Aligning With Crypto’s Nonstop Nature
CME Group, the world’s leading derivatives marketplace for institutional investors, has announced plans to introduce 24/7 trading for its cryptocurrency futures and options markets starting in early 2026, pending regulatory approval.
This major shift would bring CME’s operations in line with the always-on nature of crypto markets, which never close, unlike traditional financial exchanges.
Meeting Growing Institutional Demand
“Client demand for around-the-clock cryptocurrency trading has grown as market participants need to manage their risk every day of the week,” said Tim McCourt, CME’s Global Head of Equities, FX, and Alternative Products.
The move ensures that traders will be able to access Bitcoin (BTC) and Ethereum (ETH) derivatives through the CME Globex platform at any time, with the exception of a brief weekly maintenance window.
While trades executed on holidays and weekends will still settle on the next business day, the new model provides continuous access for risk management and strategy execution.

A Competitive Edge Over Offshore Platforms
Currently, CME crypto derivatives pause trading outside of standard business hours and on weekends. This can create gaps in exposure management, especially during volatile periods in the digital asset markets.
By offering regulated 24/7 trading, CME could attract institutions that want the credibility and security of a U.S.-regulated venue while still enjoying the flexibility of nonstop trading — something already available on offshore exchanges.
CME’s Market Position
CME Group is already the largest regulated exchange for crypto derivatives, with data from CoinGlass showing:
- $16.8 billion in open interest for Bitcoin futures.
- $9.8 billion in open interest for Ethereum futures.
This dominance makes CME a key institutional gateway into crypto markets, and the shift to 24/7 access could further solidify its leadership position.
What This Means for Investors
For professional traders and institutions, the move offers several advantages:
- Risk hedging at any time, including weekends.
- Greater liquidity alignment with spot crypto markets.
- Reduced reliance on offshore, less-regulated platforms.

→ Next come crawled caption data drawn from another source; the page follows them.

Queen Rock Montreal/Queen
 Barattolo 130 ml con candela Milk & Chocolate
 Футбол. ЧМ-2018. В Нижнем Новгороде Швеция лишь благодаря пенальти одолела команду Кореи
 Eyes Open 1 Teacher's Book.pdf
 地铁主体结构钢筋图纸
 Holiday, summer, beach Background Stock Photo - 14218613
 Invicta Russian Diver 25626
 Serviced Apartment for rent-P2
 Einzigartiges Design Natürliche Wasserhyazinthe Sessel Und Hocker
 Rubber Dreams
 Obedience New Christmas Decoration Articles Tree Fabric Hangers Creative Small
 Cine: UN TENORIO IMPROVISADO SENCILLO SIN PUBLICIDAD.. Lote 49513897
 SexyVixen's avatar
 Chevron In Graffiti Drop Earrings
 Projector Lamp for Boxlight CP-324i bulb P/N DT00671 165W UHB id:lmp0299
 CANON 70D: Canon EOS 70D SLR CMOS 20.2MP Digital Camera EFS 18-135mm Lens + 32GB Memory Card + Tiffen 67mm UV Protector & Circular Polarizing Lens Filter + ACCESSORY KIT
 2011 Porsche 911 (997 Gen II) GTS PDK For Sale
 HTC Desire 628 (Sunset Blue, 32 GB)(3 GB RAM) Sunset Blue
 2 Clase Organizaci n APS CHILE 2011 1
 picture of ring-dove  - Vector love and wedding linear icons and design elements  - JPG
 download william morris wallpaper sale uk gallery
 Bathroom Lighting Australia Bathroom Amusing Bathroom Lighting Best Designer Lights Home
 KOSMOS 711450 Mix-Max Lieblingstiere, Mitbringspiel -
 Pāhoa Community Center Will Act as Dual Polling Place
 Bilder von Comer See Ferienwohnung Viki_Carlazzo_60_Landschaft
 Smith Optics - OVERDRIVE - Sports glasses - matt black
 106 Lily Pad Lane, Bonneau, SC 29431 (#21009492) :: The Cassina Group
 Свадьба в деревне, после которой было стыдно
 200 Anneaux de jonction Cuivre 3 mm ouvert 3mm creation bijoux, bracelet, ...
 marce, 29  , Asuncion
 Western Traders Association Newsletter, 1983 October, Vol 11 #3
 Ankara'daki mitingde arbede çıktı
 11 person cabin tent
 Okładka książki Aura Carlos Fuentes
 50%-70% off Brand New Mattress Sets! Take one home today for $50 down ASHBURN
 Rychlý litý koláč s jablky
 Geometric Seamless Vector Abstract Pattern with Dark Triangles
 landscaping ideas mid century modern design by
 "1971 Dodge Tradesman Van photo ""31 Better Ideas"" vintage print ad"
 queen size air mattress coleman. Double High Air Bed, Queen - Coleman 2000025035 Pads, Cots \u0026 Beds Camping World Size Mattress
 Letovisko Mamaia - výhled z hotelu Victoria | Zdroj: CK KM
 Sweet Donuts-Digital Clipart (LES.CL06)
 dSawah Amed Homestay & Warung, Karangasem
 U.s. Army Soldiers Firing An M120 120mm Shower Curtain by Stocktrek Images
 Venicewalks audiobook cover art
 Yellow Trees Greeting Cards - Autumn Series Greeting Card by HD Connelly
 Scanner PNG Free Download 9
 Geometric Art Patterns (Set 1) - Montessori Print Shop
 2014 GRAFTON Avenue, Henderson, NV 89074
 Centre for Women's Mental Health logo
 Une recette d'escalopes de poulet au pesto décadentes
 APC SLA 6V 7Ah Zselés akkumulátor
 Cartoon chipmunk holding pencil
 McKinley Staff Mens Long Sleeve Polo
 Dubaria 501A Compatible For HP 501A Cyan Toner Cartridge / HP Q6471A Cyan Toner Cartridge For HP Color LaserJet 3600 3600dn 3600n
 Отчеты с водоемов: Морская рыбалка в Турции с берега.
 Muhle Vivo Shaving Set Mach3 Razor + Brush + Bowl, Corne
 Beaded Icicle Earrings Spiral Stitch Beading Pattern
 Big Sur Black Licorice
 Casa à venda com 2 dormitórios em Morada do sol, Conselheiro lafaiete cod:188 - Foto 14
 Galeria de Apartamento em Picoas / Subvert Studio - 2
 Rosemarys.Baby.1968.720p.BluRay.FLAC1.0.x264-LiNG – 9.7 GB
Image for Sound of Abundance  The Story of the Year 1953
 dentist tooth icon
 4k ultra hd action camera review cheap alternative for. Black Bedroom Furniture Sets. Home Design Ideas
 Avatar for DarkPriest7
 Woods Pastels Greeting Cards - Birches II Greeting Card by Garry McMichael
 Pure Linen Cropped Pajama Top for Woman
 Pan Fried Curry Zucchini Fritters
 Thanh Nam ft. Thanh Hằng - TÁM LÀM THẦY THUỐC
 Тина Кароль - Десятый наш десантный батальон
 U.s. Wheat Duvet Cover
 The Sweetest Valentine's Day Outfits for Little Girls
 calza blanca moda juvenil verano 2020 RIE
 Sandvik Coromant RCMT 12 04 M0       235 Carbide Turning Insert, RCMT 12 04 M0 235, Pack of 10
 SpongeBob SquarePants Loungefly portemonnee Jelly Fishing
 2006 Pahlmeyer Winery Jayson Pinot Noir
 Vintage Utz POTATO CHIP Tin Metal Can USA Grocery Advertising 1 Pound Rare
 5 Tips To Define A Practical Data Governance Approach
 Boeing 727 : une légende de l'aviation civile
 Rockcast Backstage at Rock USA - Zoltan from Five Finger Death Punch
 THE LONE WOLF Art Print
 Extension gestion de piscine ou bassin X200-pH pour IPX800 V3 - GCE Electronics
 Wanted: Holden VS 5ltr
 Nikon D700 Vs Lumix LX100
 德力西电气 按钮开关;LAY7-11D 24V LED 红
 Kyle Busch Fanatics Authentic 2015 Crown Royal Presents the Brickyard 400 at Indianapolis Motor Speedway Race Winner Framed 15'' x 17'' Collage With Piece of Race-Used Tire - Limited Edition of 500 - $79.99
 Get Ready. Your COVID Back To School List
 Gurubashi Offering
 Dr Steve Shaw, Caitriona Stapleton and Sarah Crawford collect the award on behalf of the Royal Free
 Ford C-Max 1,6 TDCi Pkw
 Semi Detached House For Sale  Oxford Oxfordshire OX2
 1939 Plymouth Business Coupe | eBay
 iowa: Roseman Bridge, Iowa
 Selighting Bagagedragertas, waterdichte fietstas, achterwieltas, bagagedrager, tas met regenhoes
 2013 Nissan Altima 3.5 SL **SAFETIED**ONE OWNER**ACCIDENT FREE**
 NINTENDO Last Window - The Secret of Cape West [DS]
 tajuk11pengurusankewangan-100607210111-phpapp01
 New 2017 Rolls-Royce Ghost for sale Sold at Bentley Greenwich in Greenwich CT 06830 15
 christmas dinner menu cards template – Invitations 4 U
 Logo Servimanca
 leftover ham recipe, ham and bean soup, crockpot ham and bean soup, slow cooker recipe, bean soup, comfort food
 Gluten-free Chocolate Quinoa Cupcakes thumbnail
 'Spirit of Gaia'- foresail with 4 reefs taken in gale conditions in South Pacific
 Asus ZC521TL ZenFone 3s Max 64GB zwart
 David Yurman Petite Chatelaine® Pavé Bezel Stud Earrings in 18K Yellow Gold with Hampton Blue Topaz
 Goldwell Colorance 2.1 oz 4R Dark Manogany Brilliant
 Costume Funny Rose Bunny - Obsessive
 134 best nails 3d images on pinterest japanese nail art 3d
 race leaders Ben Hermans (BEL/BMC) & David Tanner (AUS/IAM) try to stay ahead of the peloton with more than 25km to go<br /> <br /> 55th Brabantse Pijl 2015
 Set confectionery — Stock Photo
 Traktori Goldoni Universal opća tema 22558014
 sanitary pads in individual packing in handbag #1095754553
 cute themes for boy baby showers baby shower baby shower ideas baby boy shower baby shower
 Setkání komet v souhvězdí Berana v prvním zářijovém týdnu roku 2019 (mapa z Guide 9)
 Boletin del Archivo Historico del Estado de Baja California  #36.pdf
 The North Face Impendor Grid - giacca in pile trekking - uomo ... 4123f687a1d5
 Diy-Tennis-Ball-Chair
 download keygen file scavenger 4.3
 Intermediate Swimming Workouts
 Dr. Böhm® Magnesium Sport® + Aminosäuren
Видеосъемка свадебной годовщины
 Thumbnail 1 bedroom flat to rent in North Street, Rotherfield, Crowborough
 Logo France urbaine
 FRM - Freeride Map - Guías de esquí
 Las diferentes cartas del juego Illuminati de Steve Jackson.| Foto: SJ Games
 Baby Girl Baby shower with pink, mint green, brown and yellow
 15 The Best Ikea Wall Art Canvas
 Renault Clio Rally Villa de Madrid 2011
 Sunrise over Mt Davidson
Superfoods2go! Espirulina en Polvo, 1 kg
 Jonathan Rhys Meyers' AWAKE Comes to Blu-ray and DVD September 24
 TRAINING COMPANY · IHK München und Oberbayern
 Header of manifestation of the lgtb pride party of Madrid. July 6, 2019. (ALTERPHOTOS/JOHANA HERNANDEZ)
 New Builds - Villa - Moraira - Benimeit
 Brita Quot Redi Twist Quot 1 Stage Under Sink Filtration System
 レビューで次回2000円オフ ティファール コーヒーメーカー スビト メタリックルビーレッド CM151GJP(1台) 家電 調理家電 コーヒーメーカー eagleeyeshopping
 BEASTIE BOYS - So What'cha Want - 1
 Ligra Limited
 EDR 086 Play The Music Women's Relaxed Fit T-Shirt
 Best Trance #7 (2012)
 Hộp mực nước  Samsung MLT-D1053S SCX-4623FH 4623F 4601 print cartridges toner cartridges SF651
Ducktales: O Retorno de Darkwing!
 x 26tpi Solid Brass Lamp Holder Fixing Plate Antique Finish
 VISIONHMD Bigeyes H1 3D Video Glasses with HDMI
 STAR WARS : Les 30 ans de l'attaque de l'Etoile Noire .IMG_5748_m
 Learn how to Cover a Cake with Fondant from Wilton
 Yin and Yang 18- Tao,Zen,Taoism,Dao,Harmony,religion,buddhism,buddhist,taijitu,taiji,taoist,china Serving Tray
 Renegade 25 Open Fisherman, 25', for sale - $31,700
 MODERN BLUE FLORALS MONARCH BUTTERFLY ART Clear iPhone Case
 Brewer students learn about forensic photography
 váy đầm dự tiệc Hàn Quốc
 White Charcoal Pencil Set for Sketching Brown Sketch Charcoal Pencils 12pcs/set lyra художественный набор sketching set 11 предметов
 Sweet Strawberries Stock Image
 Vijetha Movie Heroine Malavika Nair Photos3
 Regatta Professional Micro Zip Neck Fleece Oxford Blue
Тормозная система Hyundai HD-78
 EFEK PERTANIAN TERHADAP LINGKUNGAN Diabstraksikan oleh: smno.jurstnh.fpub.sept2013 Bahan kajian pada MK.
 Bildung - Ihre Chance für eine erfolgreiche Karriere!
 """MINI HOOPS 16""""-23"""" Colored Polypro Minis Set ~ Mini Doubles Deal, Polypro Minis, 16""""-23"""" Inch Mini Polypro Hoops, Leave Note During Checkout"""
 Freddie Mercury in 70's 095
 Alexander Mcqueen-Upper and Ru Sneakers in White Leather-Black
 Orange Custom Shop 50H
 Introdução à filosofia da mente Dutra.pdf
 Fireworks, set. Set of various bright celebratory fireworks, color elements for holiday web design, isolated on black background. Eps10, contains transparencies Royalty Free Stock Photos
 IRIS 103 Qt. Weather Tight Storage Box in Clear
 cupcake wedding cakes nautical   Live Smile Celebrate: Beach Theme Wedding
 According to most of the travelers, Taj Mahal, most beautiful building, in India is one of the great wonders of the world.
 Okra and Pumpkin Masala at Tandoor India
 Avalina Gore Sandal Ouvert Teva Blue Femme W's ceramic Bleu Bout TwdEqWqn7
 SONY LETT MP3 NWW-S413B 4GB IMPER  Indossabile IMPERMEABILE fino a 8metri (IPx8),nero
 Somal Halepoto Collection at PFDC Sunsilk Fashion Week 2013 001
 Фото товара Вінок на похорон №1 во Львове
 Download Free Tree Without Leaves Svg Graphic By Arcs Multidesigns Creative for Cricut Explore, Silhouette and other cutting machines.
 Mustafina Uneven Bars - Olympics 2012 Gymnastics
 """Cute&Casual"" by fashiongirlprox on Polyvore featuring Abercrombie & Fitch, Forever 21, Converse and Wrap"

If regulators approve the proposal, CME’s decision could mark a turning point in the integration of traditional finance and crypto, creating a framework where institutional trading aligns more closely with the decentralized ethos of digital assets.
Disclaimer
This content is for informational purposes only and does not constitute financial, investment, or legal advice. Cryptocurrency trading involves risk and may result in financial loss.